THE TASK: Find every line in the records below that contains the string "shown", and copy each of those lines. Case counts.

DATA PROVIDED:
○ ○ ○ ○ ○ ○ ○
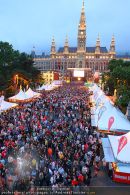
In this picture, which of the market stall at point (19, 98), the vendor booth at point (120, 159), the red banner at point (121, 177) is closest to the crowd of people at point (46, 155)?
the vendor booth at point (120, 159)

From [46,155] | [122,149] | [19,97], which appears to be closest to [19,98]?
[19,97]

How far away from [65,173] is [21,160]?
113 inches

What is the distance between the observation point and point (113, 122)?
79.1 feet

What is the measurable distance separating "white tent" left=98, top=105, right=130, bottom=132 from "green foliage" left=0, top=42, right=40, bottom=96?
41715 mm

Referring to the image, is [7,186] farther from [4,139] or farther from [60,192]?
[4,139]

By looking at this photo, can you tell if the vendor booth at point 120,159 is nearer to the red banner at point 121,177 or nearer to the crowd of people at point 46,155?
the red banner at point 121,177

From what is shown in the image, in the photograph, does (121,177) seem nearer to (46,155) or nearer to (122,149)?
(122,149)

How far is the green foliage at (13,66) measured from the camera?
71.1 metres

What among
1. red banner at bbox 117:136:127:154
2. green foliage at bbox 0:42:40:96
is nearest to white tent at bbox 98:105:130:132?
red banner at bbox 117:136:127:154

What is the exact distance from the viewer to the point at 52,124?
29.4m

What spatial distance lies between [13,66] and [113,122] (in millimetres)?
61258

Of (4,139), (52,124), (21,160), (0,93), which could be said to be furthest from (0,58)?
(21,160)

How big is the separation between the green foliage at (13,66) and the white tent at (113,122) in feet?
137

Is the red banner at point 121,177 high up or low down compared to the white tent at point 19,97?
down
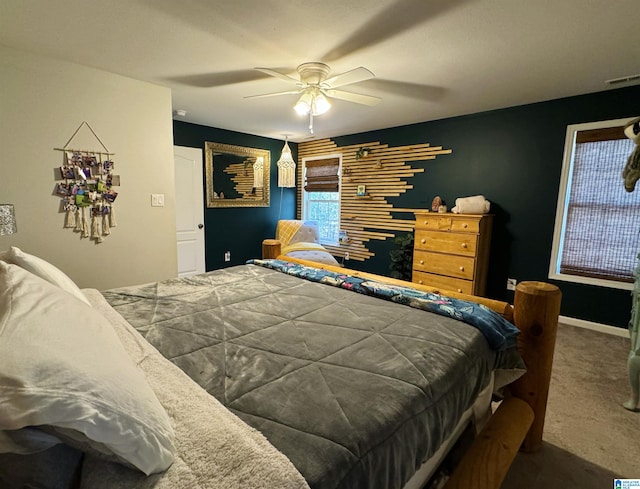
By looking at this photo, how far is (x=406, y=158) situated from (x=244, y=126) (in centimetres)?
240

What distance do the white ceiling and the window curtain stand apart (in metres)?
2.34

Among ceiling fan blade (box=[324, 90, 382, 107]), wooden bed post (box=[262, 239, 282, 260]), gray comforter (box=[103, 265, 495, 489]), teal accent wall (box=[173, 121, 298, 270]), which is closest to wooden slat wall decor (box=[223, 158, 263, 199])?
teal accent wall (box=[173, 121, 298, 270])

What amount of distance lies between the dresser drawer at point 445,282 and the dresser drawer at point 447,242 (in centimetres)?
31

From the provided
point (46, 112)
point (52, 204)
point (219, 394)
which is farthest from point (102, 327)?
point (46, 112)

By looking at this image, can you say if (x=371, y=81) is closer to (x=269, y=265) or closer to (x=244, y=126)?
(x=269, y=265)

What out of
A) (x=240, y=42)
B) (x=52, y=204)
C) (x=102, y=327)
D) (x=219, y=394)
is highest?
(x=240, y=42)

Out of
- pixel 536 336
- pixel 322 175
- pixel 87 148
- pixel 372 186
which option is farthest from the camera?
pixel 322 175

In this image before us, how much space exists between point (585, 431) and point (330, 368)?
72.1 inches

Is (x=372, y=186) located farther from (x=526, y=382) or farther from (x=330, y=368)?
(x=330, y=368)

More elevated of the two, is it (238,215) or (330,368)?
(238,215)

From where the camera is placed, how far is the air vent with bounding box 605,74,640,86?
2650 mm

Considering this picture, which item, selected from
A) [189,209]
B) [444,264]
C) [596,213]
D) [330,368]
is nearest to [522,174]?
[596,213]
○ ○ ○ ○ ○ ○ ○
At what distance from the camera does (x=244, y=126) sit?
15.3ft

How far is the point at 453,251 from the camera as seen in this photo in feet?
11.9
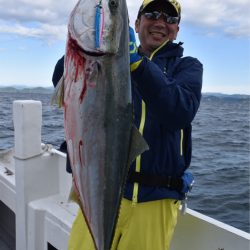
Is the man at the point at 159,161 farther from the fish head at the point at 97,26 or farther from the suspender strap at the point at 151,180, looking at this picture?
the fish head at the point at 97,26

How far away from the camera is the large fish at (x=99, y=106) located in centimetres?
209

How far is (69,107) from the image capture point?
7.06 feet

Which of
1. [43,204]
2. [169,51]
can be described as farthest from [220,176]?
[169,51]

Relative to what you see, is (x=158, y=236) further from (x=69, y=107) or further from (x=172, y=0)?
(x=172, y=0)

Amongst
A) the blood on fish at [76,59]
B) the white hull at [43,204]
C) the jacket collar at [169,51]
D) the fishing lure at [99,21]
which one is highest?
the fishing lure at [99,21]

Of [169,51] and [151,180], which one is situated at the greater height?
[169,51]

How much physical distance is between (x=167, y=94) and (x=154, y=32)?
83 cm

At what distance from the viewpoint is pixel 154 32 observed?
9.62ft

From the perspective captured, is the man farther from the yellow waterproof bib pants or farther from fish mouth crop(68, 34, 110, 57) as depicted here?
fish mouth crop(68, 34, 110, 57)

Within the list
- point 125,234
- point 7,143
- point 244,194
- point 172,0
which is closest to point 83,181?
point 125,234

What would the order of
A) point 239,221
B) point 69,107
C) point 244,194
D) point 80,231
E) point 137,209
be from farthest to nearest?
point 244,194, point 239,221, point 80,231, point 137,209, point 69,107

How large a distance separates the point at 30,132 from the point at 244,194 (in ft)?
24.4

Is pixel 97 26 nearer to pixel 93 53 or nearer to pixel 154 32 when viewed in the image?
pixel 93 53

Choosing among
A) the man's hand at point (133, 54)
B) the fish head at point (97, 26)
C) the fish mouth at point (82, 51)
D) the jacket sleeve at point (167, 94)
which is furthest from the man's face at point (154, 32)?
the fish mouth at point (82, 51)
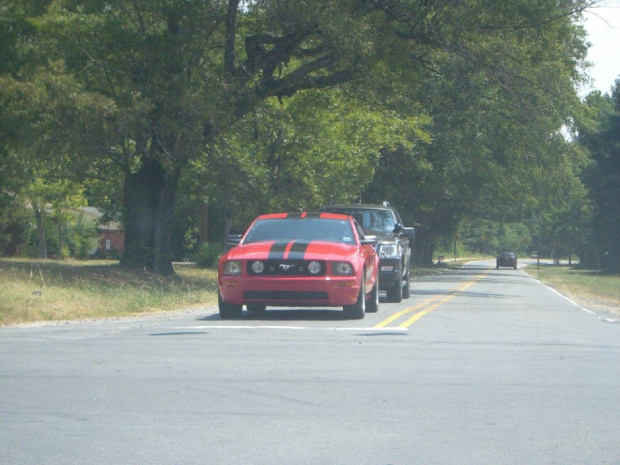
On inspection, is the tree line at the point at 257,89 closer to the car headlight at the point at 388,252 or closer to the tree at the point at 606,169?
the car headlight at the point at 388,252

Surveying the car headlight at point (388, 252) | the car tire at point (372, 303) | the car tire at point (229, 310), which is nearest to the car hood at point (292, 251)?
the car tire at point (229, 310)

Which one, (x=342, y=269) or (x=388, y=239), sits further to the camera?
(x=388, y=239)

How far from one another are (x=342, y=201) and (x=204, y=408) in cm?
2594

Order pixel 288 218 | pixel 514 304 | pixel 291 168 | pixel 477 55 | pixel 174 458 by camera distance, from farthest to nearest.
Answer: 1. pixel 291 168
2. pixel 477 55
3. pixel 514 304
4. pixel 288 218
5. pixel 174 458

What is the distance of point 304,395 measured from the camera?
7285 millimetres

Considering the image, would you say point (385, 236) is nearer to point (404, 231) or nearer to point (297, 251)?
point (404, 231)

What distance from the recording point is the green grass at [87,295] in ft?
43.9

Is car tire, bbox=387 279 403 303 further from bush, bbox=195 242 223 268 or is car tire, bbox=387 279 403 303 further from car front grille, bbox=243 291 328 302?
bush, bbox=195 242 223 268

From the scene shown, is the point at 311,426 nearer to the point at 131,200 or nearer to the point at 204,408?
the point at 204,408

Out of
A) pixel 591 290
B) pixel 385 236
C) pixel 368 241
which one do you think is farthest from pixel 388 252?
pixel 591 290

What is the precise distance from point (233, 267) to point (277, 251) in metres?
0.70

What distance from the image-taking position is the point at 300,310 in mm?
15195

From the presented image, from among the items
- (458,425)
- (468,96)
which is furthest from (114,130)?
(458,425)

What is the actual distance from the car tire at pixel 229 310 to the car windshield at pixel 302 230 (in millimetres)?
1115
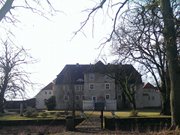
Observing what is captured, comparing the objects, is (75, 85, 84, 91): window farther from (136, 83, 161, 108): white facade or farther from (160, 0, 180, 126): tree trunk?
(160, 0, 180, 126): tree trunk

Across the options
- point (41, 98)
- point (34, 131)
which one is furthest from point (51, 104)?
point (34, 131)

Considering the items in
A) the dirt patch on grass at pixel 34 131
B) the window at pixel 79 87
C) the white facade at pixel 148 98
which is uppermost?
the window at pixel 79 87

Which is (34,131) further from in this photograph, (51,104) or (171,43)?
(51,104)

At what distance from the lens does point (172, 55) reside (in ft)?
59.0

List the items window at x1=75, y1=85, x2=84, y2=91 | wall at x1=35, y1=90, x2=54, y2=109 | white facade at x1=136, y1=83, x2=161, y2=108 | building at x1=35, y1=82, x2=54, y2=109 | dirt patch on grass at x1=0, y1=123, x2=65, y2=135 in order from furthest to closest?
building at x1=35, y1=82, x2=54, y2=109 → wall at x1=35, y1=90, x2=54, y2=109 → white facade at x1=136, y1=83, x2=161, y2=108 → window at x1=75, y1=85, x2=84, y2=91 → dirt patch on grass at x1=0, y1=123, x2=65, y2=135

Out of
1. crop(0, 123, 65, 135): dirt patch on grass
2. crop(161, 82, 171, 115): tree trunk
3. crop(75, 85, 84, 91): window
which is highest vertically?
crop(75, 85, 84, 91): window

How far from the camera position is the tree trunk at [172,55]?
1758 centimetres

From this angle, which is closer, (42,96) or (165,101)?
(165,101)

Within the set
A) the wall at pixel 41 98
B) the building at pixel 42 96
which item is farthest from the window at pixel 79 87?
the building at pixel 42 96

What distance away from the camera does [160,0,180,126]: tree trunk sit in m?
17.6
○ ○ ○ ○ ○ ○ ○
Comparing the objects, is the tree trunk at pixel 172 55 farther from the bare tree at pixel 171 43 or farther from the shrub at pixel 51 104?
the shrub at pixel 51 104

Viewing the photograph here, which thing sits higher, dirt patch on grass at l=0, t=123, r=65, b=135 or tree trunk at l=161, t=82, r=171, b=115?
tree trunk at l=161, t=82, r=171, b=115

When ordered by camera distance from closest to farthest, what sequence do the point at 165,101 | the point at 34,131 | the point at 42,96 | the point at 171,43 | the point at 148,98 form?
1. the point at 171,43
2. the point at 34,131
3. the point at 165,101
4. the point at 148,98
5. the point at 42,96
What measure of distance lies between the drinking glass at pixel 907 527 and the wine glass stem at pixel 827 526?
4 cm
○ ○ ○ ○ ○ ○ ○
ANSWER TO THE EXERCISE:
From what is shown in the image, in the photograph, does (121,177) seem nearer to (46,155) or nearer to (122,149)?
From the scene shown, is the point at 311,426 nearer to the point at 131,200 or nearer to the point at 204,408?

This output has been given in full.